ROBERT GIBBS, WHITE HOUSE PRESS SECRETARY: Our foreign policy and our country is stronger than one guy with one website. We should not - - and we should never be afraid of one guy who popped down $35 and bought a web address. Our foreign policy is stronger than that. We're a stronger country than that. We're not scared of one guy with one keyboard and a laptop.

(END VIDEO CLIP)

BAIER: Is there a mixed message here on tone?

BARNES: Yes. And the message is we don't take these disclosures very seriously. And that's why they haven't reacted in a political way, as I should have, I agree with Erin, or legal way.
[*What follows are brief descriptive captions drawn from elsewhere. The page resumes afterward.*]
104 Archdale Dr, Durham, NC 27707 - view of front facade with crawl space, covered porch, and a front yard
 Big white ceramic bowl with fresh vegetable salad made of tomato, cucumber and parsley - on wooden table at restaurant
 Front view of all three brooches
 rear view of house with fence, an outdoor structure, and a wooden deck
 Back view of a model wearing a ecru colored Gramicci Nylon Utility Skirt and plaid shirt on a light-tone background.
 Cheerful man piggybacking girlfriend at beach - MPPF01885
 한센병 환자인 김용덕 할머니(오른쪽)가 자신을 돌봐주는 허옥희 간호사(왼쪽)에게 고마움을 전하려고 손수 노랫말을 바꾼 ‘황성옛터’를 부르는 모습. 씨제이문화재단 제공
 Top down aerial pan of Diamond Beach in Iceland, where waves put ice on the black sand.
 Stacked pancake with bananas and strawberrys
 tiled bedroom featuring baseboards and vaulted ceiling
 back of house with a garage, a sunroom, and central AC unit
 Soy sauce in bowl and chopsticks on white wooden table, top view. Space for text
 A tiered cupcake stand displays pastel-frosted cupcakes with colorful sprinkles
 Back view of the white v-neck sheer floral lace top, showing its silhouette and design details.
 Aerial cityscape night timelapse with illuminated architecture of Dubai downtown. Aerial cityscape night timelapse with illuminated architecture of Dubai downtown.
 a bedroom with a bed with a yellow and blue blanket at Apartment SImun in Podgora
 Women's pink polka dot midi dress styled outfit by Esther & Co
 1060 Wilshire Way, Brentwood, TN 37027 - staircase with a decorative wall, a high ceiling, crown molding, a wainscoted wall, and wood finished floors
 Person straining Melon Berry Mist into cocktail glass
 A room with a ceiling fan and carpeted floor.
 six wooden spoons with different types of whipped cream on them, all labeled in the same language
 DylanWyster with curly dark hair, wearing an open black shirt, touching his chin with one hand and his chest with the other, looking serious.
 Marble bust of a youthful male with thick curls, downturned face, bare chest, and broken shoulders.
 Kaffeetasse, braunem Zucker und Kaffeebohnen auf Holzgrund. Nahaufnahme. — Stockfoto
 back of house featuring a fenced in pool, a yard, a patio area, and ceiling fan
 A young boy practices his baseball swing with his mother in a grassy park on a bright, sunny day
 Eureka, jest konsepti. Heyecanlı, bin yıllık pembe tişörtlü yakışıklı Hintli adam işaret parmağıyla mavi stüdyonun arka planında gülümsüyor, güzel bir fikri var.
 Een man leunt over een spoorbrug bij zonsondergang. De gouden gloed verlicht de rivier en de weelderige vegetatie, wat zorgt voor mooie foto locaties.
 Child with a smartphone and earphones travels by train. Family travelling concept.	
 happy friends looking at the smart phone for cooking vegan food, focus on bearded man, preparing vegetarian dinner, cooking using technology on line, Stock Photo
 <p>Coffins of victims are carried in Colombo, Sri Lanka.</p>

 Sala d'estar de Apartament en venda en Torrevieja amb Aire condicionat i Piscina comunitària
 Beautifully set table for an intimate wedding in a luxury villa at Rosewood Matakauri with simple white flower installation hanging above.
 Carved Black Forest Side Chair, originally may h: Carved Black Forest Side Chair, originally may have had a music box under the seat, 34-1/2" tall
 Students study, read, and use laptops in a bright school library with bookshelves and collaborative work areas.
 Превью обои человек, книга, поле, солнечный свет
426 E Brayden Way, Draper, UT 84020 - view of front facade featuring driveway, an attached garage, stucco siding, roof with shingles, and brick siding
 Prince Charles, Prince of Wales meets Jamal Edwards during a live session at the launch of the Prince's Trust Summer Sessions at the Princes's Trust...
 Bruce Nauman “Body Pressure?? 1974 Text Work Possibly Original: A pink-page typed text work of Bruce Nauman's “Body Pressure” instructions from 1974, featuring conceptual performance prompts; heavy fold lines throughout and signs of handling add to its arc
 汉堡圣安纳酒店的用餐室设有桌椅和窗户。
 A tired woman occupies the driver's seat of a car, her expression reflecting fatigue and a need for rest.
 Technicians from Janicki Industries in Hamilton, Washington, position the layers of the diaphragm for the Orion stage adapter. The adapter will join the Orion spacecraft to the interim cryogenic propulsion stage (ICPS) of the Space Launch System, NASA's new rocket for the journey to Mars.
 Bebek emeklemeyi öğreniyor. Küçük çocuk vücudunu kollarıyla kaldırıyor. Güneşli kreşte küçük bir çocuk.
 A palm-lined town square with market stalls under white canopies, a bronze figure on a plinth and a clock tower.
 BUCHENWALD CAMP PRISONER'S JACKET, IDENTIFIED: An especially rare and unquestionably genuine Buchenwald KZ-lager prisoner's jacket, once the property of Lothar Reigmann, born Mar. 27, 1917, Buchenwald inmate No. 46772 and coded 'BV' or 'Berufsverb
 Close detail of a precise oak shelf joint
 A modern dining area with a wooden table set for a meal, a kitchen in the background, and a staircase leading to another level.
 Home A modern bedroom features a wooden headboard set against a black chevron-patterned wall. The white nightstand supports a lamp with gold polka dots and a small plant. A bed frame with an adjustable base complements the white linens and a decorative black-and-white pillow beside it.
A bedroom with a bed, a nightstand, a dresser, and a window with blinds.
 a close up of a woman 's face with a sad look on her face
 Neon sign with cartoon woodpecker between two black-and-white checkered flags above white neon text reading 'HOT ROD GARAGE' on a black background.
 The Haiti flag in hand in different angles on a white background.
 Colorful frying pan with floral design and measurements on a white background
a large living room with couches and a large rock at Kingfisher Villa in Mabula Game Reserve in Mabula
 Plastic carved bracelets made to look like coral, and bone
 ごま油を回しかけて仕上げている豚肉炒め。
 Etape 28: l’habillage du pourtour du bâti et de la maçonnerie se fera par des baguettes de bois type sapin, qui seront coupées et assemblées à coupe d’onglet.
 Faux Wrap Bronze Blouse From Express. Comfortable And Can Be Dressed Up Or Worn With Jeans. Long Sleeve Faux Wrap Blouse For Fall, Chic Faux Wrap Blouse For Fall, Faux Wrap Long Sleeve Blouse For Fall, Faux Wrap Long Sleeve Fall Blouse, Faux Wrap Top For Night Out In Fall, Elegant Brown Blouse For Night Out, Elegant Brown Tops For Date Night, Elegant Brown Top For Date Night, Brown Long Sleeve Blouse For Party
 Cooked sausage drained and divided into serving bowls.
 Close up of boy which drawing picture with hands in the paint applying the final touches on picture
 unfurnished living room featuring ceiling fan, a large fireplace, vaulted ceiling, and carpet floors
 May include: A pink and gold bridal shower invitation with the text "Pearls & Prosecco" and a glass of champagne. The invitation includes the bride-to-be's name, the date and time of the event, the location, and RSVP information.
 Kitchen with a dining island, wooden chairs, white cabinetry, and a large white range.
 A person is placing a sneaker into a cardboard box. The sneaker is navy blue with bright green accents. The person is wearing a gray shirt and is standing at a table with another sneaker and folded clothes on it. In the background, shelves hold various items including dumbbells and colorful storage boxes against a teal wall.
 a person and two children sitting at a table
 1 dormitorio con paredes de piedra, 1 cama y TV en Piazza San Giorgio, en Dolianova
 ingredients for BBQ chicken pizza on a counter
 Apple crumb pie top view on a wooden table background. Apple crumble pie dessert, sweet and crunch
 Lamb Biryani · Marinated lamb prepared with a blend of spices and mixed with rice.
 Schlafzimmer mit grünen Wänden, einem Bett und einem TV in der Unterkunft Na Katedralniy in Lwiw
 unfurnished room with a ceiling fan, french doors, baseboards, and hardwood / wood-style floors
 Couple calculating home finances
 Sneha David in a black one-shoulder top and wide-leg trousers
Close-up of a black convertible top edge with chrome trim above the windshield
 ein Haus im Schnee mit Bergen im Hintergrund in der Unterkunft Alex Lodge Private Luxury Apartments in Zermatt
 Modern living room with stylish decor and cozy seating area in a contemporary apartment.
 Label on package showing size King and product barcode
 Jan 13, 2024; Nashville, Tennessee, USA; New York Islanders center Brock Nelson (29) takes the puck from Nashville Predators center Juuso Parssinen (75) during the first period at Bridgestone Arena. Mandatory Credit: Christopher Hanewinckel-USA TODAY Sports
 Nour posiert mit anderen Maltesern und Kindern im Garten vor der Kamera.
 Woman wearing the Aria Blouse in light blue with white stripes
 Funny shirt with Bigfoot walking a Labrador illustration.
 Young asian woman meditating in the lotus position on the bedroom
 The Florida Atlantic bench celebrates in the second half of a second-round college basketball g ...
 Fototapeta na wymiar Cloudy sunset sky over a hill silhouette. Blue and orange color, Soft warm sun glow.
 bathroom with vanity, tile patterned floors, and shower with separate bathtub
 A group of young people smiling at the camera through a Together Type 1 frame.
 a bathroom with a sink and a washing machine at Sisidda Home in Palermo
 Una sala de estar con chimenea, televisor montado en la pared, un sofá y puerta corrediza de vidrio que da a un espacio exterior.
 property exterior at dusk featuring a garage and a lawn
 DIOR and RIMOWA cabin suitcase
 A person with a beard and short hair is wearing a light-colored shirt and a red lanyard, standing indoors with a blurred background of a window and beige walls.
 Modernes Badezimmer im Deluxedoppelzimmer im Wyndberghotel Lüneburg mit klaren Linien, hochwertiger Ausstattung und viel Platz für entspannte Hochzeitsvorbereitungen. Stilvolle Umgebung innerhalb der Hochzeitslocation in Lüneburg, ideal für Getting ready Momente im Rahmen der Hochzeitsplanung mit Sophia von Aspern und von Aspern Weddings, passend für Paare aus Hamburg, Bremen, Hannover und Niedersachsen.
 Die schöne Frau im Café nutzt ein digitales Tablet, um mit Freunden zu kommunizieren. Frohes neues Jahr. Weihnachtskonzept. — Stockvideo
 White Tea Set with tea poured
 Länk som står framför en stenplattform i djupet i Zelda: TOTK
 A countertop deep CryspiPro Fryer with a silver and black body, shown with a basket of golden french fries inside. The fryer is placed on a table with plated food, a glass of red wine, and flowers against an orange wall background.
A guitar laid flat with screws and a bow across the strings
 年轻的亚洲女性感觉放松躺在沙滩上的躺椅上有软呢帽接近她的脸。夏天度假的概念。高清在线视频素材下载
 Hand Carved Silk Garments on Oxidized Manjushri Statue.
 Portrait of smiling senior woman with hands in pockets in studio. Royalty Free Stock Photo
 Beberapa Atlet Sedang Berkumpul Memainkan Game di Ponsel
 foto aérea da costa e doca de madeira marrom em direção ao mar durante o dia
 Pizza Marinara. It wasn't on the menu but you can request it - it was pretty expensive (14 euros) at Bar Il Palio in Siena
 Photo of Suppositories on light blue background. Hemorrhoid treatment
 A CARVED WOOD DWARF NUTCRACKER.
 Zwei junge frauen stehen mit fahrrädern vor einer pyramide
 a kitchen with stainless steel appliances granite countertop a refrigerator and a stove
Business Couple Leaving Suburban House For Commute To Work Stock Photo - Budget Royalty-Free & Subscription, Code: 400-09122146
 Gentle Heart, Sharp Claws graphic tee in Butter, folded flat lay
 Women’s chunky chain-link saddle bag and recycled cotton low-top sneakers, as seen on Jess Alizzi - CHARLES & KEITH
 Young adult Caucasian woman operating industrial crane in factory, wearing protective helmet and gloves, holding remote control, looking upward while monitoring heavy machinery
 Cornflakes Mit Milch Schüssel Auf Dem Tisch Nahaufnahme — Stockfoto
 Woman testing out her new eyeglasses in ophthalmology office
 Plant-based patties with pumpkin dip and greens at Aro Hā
This is five months ago in July when the first attack occurred.

But that is a dumb thing for Robert Gibbs to say. You can say American foreign policy was stronger than Pearl Harbor or stronger than the 9/11 attacks. Of course it is. It's just not helpful to say that. That's not a good excuse.

But their problem is we have three sets of disclosures and they have only now begun to take it seriously. And they are, and the release of these things has been enormously harmful.

BAIER: Quickly down the row, I want to talk about recidivism report from the director of national intelligence just out today. Catherine Herridge reported back on the battlefield, Gitmo detainees, 598 detainees have been transferred out. Of those, 150 they say are confirmed or suspected back in terrorism. That's a rate of 25 percent. Fred, that's a big deal.

BARNES: It is a big deal, and the president should announce he hates to admit he's wrong, but he should announce today as he should have months ago that Guantanamo will stay.

BAIER: Is this another nail in the coffin about Gitmo closing?

BILLINGS: I think It's done. If the president couldn't get it done at the beginning of his honeymoon period when he came in office, I don't see how he does it now with the information coming out like this. It's just one more thing to say no.

KRAUTHAMMER: It's the last nail in the coffin. We can't give prisoners away to other countries. We look absurd in our efforts. You can't put them in the U.S. They'll all be held in definite detention anyway. And we learn now that quarter of them are returning to fighting against us. There is no argument left for closing Guantanamo.